La vision de Sabonis : Le héros méconnu
Domantas Sabonis, le polyvalent intérieur des Kings, est le partenaire indispensable de ce ballet offensif. Sa vision de passe, notamment depuis le poste haut ou mi-distance, est élite. Il comprend la géométrie du terrain et le timing requis pour trouver un coéquipier qui "slip". Au troisième quart-temps, alors que les Kings conservaient une mince avance, Sabonis a reçu le ballon à la ligne des lancers francs prolongée. Fox a initié un écran évasé pour Barnes du côté faible. Alors que Josh Green s'engageait à passer par-dessus l'écran, Fox a rapidement glissé en backdoor. Sabonis, sans la moindre hésitation, a délivré une passe transversale précise qui a coupé deux défenseurs, menant à un autre lay-up non contesté pour Fox. Cette action démontre la capacité de Sabonis à lire la défense et sa confiance dans le timing de Fox. Pour plus d'informations, consultez notre couverture sur Les Knicks dominent les Nets : Une victoire acharnée avec des dunks en NBA.

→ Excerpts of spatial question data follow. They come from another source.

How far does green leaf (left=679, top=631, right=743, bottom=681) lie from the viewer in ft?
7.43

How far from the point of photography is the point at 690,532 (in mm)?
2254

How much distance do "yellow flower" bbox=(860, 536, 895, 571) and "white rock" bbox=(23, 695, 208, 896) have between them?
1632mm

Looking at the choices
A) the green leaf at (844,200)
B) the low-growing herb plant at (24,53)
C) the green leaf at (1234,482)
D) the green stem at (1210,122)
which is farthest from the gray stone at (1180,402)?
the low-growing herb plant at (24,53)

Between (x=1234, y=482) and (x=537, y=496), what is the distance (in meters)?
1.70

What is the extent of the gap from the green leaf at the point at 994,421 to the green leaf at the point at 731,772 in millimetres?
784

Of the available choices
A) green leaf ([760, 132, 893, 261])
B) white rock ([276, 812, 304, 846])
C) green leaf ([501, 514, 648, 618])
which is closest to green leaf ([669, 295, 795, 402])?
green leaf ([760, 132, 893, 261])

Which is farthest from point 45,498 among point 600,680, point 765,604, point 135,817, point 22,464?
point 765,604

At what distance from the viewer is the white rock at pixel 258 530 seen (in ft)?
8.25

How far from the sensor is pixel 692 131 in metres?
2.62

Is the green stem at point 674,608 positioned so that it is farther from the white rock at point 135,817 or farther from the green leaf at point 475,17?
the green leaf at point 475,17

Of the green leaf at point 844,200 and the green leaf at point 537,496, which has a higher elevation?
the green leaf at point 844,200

Nuances tactiques et perturbation défensive
L'efficacité du "screen slip" sans ballon réside dans sa capacité à perturber les schémas défensifs. Les défenseurs sont entraînés à passer par-dessus les écrans, à switcher ou à faire un "hedge". Le "slip" capitalise sur leur anticipation du contact. Lorsque Fox (ou un autre joueur des Kings) "slip", cela force une décision en une fraction de seconde de la part du défenseur. Restent-ils avec le poseur d'écran ? Récupèrent-ils le joueur qui "slip" ? Cette indécision momentanée est tout ce dont les Kings ont besoin. Les Kings initient souvent cette action à partir de leurs systèmes 'Delay' ou 'Flow', où plusieurs écrans sans ballon sont posés. Cela crée encore plus de chaos pour la défense, car elle est forcée de suivre plusieurs éléments en mouvement. Pour plus d'informations, consultez notre couverture sur Aaron Gordon aux Rockets : Un ajustement tactique de haut vol ?.
Les Mavs, comme beaucoup d'équipes, ont essayé de contrer en faisant reculer leurs intérieurs en couverture, mais la vitesse de Fox lui a quand même permis de prendre un pas d'avance. Même lorsque Dallas a tenté de switcher, les Kings ont souvent exploité le mismatch momentané avant que le switch ne puisse se matérialiser pleinement. La connexion Sabonis-Fox sur ces "slips" a directement contribué à 8 points dans la victoire 118-112 des Kings, mais leur impact va au-delà du score direct. Cela ouvre des couloirs de pénétration, crée de l'espace pour les shooteurs et maintient les défenses honnêtes, prouvant que parfois, les actions les plus impactantes sont celles qui ne font pas le plus de bruit.